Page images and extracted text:
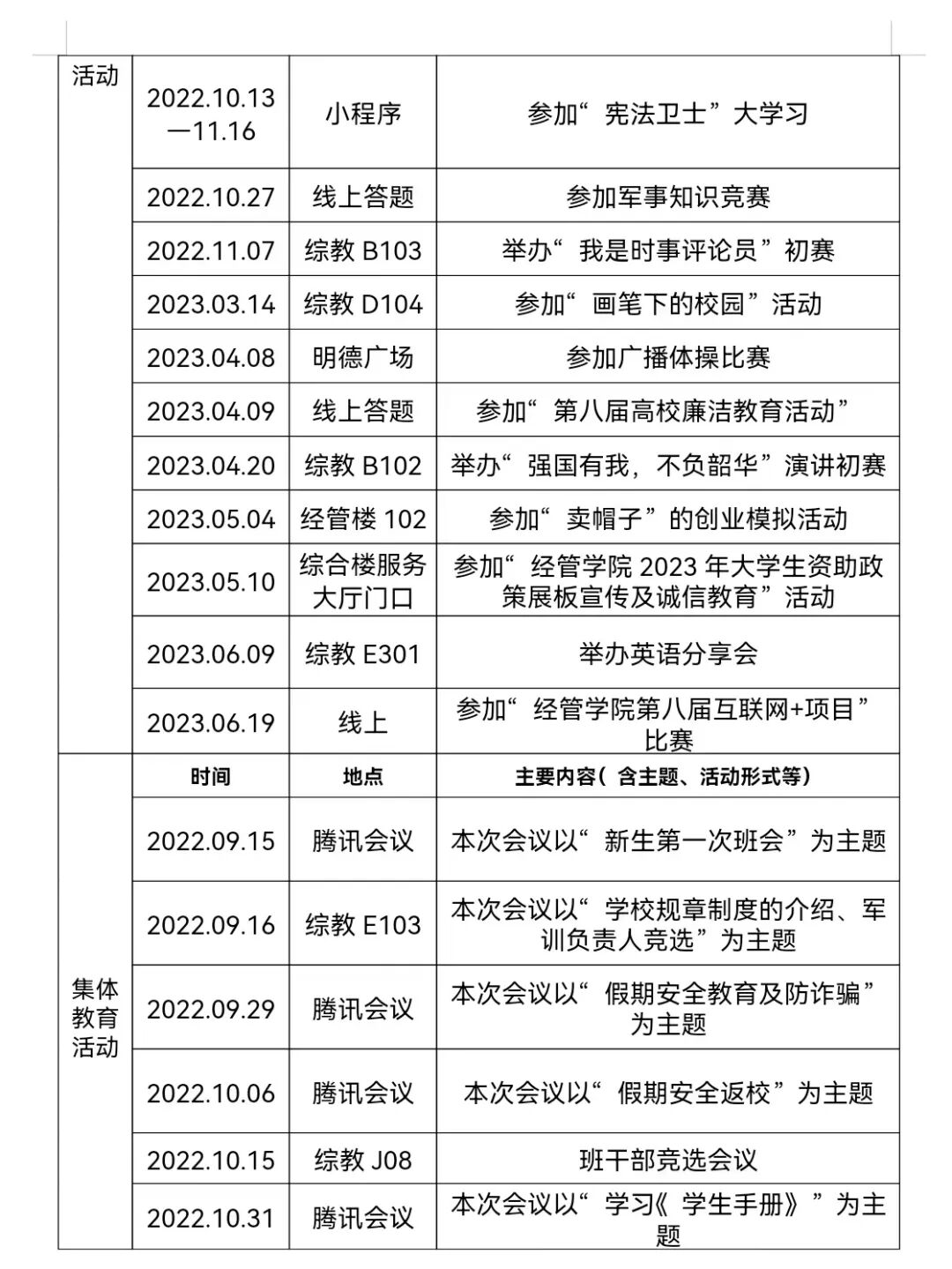 | 活动 | 2022.10.13—11.16 | 小程序 | 参加“宪法卫士”大学习 |
|---|---|---|---|
| | 2022.10.27 | 线上答题 | 参加军事知识竞赛 |
| | 2022.11.07 | 综教 B103 | 举办“我是时事评论员”初赛 |
| | 2023.03.14 | 综教 D104 | 参加“画笔下的校园”活动 |
| | 2023.04.08 | 明德广场 | 参加广播体操比赛 |
| | 2023.04.09 | 线上答题 | 参加“第八届高校廉洁教育活动” |
| | 2023.04.20 | 综教 B102 | 举办“强国有我，不负韶华”演讲初赛 |
| | 2023.05.04 | 经管楼 102 | 参加“卖帽子”的创业模拟活动 |
| | 2023.05.10 | 综合楼服务大厅门口 | 参加“经管学院 2023 年大学生资助政策展板宣传及诚信教育”活动 |
| | 2023.06.09 | 综教 E301 | 举办英语分享会 |
| | 2023.06.19 | 线上 | 参加“经管学院第八届互联网+项目”比赛 |
| 集体教育活动 | 时间 | 地点 | 主要内容（含主题、活动形式等） |
| | 2022.09.15 | 腾讯会议 | 本次会议以“新生第一次班会”为主题 |
| | 2022.09.16 | 综教 E103 | 本次会议以“学校规章制度的介绍、军训负责人竞选”为主题 |
| | 2022.09.29 | 腾讯会议 | 本次会议以“假期安全教育及防诈骗”为主题 |
| | 2022.10.06 | 腾讯会议 | 本次会议以“假期安全返校”为主题 |
| | 2022.10.15 | 综教 J08 | 班干部竞选会议 |
| | 2022.10.31 | 腾讯会议 | 本次会议以“学习《学生手册》”为主题 |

Work to be completed
Reproduce the records above exactly, excluding every picture.

Solution to the exercise
 | 活动 | 2022.10.13—11.16 | 小程序 | 参加“宪法卫士”大学习 |
|---|---|---|---|
| | 2022.10.27 | 线上答题 | 参加军事知识竞赛 |
| | 2022.11.07 | 综教 B103 | 举办“我是时事评论员”初赛 |
| | 2023.03.14 | 综教 D104 | 参加“画笔下的校园”活动 |
| | 2023.04.08 | 明德广场 | 参加广播体操比赛 |
| | 2023.04.09 | 线上答题 | 参加“第八届高校廉洁教育活动” |
| | 2023.04.20 | 综教 B102 | 举办“强国有我，不负韶华”演讲初赛 |
| | 2023.05.04 | 经管楼 102 | 参加“卖帽子”的创业模拟活动 |
| | 2023.05.10 | 综合楼服务大厅门口 | 参加“经管学院 2023 年大学生资助政策展板宣传及诚信教育”活动 |
| | 2023.06.09 | 综教 E301 | 举办英语分享会 |
| | 2023.06.19 | 线上 | 参加“经管学院第八届互联网+项目”比赛 |
| 集体教育活动 | 时间 | 地点 | 主要内容（含主题、活动形式等） |
| | 2022.09.15 | 腾讯会议 | 本次会议以“新生第一次班会”为主题 |
| | 2022.09.16 | 综教 E103 | 本次会议以“学校规章制度的介绍、军训负责人竞选”为主题 |
| | 2022.09.29 | 腾讯会议 | 本次会议以“假期安全教育及防诈骗”为主题 |
| | 2022.10.06 | 腾讯会议 | 本次会议以“假期安全返校”为主题 |
| | 2022.10.15 | 综教 J08 | 班干部竞选会议 |
| | 2022.10.31 | 腾讯会议 | 本次会议以“学习《学生手册》”为主题 |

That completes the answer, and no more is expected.